Regional areas need fast Internet and more than the Regional Broadband Scheme
- Written by David Glance, Director of UWA Centre for Software Practice, University of Western Australia
There is no question that rural areas of all parts of the world need broadband. However, at the moment, only 29% of the world’s rural population have some form of internet, meaning that 2.4 billion people are disconnected. Even where the Internet exists in regional areas, it is often based on wireless or satellite and consequently slower and more expensive.
This immediately puts people living in rural areas at a significant disadvantage in a situation where good internet communications should be the basis of providing essential services such as health and education.
Although this is a global problem, Australia is trying to address the issue through a recent review of the “telecommunications universal services obligation” (TUSO) by the Australian Government’s Productivity Commission. TUSO was introduced in the 1990s to ensure that all Australians could get reasonable access to a standard telephone service including payphones. What this meant in practice was that the Australian Government allocated AU $1 billion per year to maintain telephone services to the “bush”, most of which went to Australia’s major telecommunications company, Telstra. Now, Telstra receives about AU $297 million a year under this agreement, without the obligation of having to disclose in detail how that money is spent. About AU $100 million of the money that goes to Telstra is raised from a levy, paid in large part by other carriers.

○ ○ ○

** Things to do **
[1] According to the broadband article, what percentage of the world's rural population has some form of internet?
[2] Transcribe the stretch of the broadband article from "This immediately puts" through "health and education.".
The material that follows is separate from the broadband article.

** Collected data **
○ ○ ○

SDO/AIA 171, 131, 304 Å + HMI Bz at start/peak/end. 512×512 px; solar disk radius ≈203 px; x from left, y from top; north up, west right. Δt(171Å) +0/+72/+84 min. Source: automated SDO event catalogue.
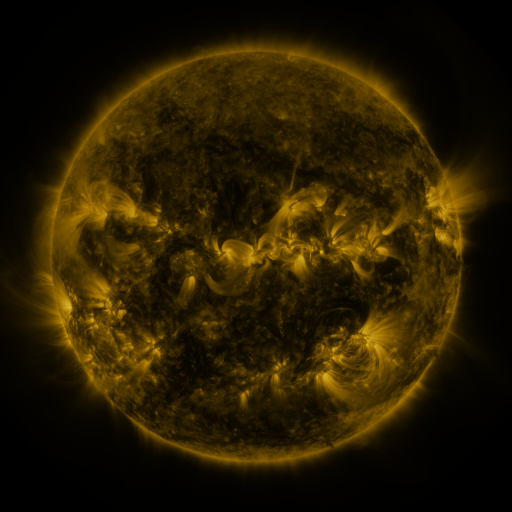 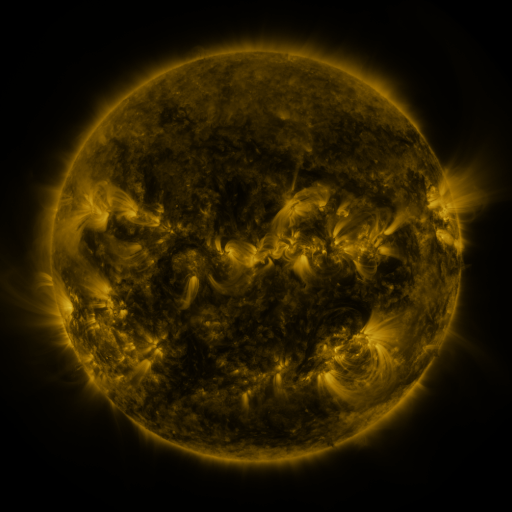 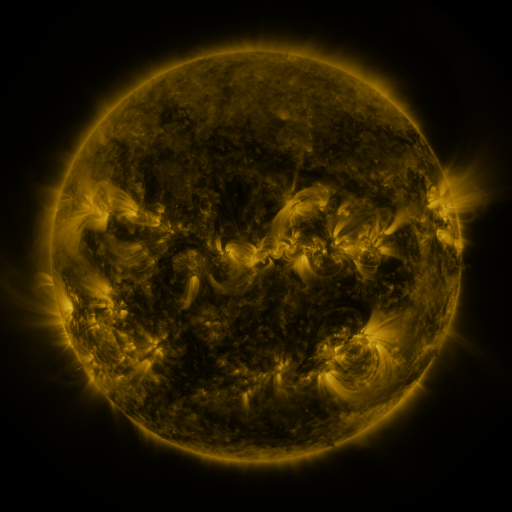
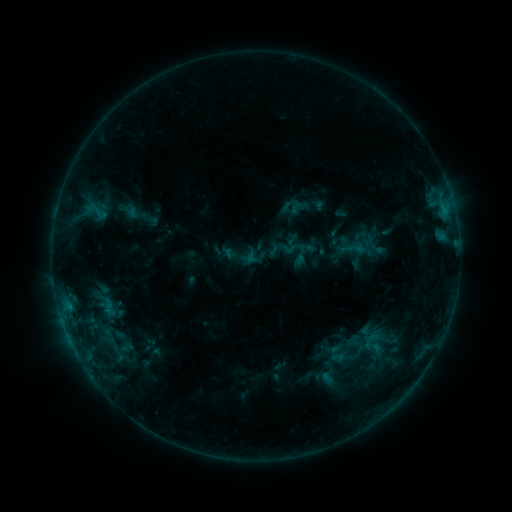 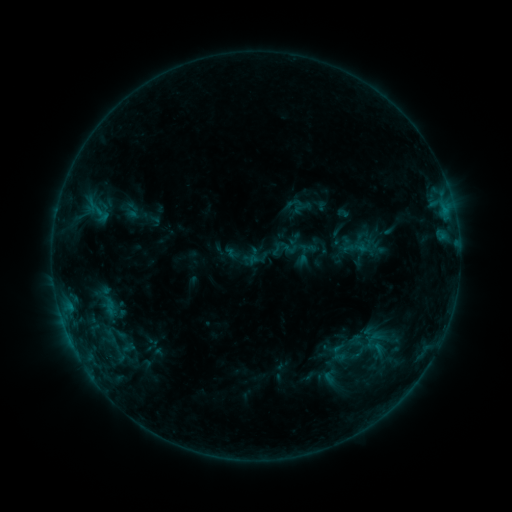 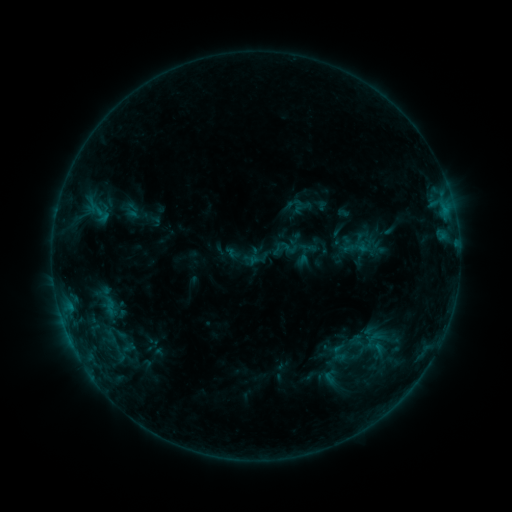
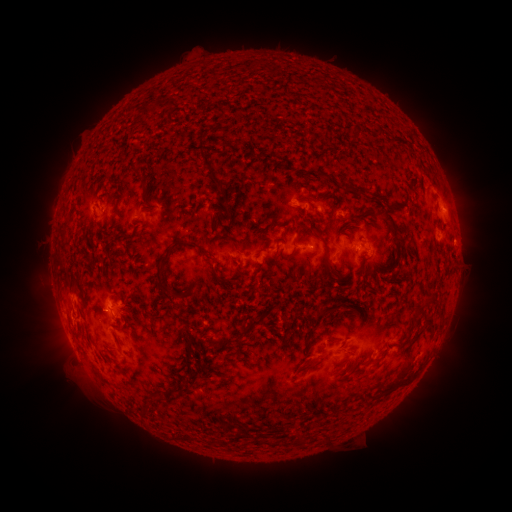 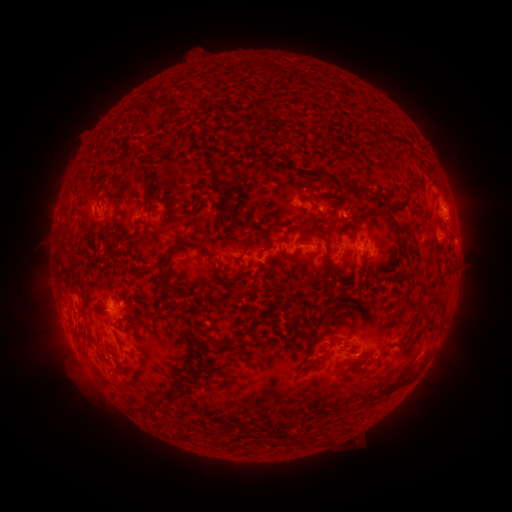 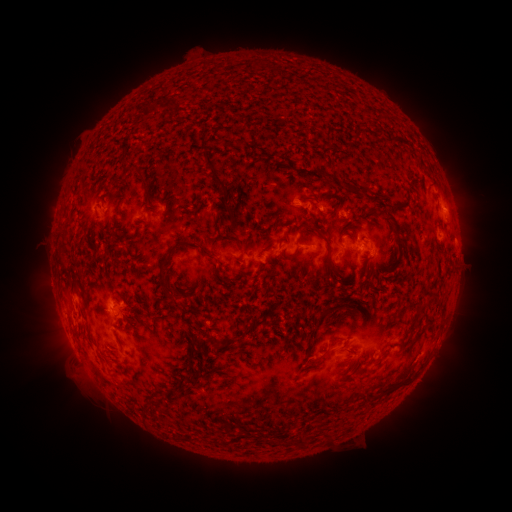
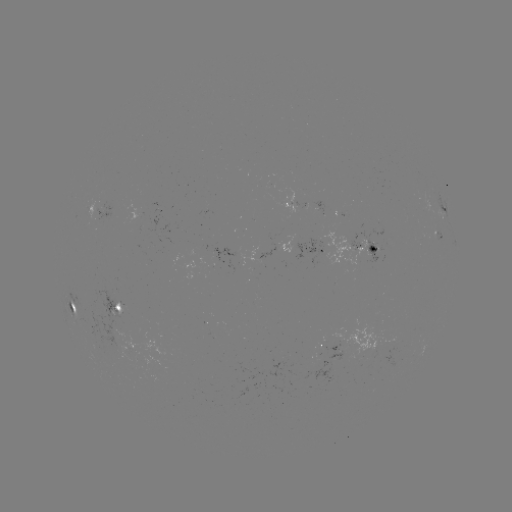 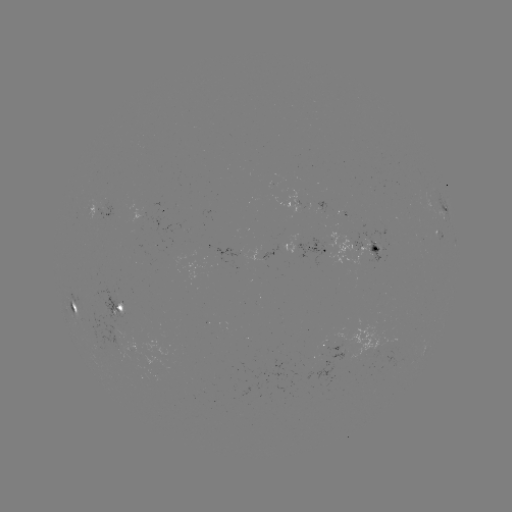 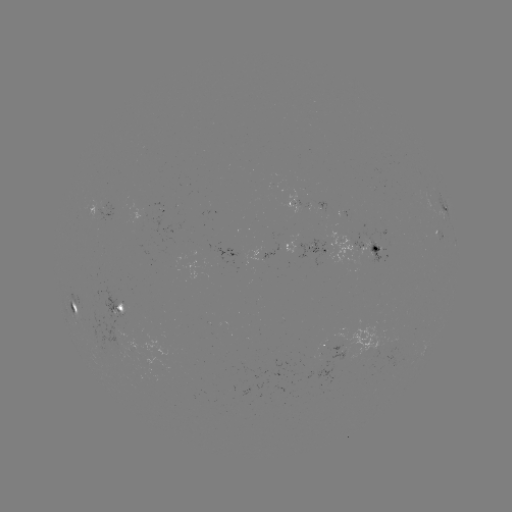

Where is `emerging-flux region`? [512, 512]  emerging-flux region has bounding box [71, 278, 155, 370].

○ ○ ○

** Answers for the exercise **
[1] 29%

[2]
This immediately puts people living in rural areas at a significant disadvantage in a situation where good internet communications should be the basis of providing essential services such as health and education.